Vers l’auto-découverte de l’intime
Dans une société en mutation, il n’est pas simple, pour les professionnel·le·s du travail social, de donner un espace à l’intime des accompagné·e·s. Revoir les pratiques et s’ouvrir à la diversité permet de mieux répondre aux besoins.
Par Christine Fayet, formatrice en santé sexuelle, accompagnatrice de l’intime
Une partie des enjeux de notre société en mutation, portés à travers les voix des minorités, fait référence à l’intimité, au corps et à la sexualité. On peut citer à ce sujet la bataille des femmes contre les violences sexuelles avec le mouvement #Meetoo ou les formes multiples de rencontres, à travers les nouveaux médias, largement expérimentés par les adolescent·e·s qui s’envoyent des fichiers à caractère sexuel. Il se trouve également les nombreuses revendications à une sexualité axée sur le plaisir pour tous et toutes sans discrimination : ces manifestations, très présentes dans l’espace public, bousculent les normes en vigueur et revendiquent une évolution des codes établis dans le domaine de l’intimité et de la sexualité.
Si, face à ces enjeux, chacun·e d’entre nous est amené·e à s’interroger et à se positionner régulièrement, ces interrogations sont particulièrement présentes et souvent sources de préoccupations pour l’ensemble des professionnel·le·s en relation d’aide, de soin, d’éducation, d’apprentissage et d’accompagnement.
En effet, on constate qu’une partie d’entre eux·elles disent être parfois bousculé·e·s, en perte de repères ou insuffisamment formé·e·s pour travailler autour de ces questions. Ils·elles se sentent vaciller.

Entrées d'un jeu de données:
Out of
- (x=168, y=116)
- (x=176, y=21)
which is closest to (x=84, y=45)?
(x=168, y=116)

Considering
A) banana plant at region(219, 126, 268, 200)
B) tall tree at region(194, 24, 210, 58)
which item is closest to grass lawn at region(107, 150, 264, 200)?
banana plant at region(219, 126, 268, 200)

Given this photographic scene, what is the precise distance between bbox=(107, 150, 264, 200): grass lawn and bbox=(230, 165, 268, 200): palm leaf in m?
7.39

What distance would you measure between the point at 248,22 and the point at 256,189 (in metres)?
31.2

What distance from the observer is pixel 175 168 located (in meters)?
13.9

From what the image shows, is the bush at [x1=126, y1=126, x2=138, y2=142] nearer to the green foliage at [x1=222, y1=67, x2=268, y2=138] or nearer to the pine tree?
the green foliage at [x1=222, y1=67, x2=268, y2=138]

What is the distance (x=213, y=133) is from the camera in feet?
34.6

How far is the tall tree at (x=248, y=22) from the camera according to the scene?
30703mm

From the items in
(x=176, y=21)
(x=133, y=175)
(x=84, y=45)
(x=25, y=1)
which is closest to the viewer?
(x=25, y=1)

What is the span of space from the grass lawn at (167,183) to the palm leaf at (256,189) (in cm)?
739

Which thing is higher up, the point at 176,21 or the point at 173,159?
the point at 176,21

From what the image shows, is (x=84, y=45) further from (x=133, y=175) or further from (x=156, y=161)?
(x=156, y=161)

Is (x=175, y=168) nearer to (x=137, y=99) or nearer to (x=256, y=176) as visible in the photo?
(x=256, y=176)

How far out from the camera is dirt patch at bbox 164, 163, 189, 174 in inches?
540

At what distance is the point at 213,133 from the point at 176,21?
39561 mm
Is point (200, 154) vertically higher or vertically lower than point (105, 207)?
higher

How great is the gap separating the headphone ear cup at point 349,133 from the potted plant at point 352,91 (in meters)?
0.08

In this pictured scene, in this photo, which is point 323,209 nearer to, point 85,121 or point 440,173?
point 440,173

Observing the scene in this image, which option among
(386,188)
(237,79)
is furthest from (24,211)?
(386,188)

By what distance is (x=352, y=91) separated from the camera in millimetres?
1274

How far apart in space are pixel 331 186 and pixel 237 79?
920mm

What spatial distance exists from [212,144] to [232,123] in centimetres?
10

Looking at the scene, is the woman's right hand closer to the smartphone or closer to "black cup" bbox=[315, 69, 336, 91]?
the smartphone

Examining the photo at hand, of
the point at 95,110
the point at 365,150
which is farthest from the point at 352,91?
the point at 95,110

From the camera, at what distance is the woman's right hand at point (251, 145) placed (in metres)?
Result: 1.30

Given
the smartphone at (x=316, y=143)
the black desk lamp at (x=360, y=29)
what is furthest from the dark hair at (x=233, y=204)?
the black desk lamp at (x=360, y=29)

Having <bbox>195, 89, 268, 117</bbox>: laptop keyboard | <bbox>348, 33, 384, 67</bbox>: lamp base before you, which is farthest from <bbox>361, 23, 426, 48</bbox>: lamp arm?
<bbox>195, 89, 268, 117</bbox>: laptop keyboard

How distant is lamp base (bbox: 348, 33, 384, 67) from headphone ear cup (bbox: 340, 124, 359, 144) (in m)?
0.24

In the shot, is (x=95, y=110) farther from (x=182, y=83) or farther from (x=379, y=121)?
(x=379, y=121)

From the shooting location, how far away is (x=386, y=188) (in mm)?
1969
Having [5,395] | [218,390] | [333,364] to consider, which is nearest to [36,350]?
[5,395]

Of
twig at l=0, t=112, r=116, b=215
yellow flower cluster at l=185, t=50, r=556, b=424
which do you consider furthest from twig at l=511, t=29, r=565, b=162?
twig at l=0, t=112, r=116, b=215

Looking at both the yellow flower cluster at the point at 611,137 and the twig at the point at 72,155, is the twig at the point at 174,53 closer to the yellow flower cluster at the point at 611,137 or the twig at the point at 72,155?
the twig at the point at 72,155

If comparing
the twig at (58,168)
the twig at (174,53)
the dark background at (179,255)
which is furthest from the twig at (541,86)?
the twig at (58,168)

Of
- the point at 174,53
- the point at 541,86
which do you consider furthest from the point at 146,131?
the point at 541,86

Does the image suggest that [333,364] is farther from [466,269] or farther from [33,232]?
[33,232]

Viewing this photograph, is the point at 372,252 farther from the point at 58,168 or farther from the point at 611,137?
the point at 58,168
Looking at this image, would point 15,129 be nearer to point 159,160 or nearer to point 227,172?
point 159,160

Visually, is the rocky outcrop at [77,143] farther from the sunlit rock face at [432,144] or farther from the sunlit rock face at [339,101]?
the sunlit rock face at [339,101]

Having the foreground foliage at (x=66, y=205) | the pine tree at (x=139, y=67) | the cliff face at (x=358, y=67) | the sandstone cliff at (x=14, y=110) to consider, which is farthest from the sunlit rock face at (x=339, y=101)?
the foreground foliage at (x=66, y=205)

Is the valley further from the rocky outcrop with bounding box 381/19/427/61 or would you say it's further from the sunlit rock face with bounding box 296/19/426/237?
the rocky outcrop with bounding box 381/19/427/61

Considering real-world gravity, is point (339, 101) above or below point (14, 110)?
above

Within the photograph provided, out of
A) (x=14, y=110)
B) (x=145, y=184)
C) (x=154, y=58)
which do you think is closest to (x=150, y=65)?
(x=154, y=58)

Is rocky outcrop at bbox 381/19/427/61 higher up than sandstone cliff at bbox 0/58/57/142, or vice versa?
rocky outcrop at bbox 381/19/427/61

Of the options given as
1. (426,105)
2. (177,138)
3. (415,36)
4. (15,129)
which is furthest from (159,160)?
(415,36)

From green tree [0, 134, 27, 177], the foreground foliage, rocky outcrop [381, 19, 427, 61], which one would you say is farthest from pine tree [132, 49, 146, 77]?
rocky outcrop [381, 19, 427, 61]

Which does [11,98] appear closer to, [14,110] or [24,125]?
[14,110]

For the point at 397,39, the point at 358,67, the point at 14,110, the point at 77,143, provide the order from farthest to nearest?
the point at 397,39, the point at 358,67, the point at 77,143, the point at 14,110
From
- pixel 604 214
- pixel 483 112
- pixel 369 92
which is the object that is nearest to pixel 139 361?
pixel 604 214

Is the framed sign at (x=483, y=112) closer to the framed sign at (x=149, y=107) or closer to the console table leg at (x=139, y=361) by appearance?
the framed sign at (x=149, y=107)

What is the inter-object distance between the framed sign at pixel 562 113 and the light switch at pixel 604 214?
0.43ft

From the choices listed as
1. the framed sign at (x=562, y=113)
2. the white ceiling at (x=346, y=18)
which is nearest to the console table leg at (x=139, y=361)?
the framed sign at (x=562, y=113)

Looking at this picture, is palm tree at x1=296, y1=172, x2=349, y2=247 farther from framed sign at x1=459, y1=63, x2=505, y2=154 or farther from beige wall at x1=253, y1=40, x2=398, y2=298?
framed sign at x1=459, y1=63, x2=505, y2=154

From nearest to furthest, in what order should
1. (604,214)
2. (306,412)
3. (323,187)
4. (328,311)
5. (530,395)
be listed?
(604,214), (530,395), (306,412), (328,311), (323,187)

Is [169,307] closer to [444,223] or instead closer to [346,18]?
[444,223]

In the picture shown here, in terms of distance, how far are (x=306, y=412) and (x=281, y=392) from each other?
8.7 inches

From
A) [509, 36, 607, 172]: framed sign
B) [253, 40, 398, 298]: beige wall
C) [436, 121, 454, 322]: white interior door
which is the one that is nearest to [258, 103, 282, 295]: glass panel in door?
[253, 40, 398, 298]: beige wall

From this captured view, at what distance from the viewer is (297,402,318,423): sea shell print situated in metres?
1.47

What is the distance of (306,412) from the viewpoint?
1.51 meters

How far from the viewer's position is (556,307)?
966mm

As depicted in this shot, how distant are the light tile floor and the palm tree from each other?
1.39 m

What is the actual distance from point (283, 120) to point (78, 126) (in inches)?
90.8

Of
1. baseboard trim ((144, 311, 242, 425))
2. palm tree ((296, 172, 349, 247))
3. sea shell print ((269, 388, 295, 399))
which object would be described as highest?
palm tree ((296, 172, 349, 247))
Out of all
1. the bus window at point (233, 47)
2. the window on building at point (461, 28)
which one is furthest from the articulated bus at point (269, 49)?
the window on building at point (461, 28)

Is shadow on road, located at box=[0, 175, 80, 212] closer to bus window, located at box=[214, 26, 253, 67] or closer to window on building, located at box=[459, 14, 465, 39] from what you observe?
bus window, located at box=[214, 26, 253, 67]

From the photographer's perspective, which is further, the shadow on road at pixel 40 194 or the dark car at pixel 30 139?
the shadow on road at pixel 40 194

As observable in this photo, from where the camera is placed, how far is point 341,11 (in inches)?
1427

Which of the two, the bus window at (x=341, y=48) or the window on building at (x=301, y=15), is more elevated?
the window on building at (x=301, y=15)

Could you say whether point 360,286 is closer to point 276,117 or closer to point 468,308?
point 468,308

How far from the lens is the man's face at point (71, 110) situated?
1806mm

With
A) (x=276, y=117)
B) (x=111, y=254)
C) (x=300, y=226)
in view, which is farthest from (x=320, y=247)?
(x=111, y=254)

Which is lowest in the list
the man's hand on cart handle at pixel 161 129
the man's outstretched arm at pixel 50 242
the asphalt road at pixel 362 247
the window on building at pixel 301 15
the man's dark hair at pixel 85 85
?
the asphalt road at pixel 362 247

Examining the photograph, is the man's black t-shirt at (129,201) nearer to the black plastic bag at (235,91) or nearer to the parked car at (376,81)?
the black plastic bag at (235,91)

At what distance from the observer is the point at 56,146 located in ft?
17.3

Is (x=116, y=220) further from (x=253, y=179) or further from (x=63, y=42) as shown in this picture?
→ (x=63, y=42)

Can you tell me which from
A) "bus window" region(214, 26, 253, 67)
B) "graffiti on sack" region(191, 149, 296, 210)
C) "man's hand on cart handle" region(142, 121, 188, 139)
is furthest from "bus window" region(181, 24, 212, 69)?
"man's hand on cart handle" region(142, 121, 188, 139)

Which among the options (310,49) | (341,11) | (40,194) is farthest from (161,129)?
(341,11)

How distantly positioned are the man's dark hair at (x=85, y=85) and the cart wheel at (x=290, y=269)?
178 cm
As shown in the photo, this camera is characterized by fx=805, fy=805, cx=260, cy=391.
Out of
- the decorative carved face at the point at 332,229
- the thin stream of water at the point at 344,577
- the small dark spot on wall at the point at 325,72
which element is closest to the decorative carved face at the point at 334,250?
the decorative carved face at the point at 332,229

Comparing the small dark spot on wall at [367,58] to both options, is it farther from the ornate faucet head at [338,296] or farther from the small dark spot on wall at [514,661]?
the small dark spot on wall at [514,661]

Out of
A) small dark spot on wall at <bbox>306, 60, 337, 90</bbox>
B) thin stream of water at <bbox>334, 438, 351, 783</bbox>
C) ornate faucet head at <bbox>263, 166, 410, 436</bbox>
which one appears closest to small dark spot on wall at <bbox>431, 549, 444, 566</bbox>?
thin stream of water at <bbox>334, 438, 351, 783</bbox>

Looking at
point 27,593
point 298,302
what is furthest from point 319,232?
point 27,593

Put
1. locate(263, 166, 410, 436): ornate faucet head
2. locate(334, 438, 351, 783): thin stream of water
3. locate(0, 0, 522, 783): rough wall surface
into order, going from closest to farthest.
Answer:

- _CONSIGNES_:
(a) Dans l'article sur l'intime, quel mouvement est cité à propos de la bataille des femmes contre les violences sexuelles ?
(b) Quelles fonctions l'article sur l'intime attribue-t-il à Christine Fayet ?
(c) Selon l'article sur l'intime, comment une partie des professionnel·le·s disent-ils·elles se sentir parfois ?

- _RÉPONSE_:
(a) Le mouvement #Meetoo.
(b) Formatrice en santé sexuelle et accompagnatrice de l'intime.
(c) Bousculé·e·s, en perte de repères ou insuffisamment formé·e·s pour travailler autour de ces questions.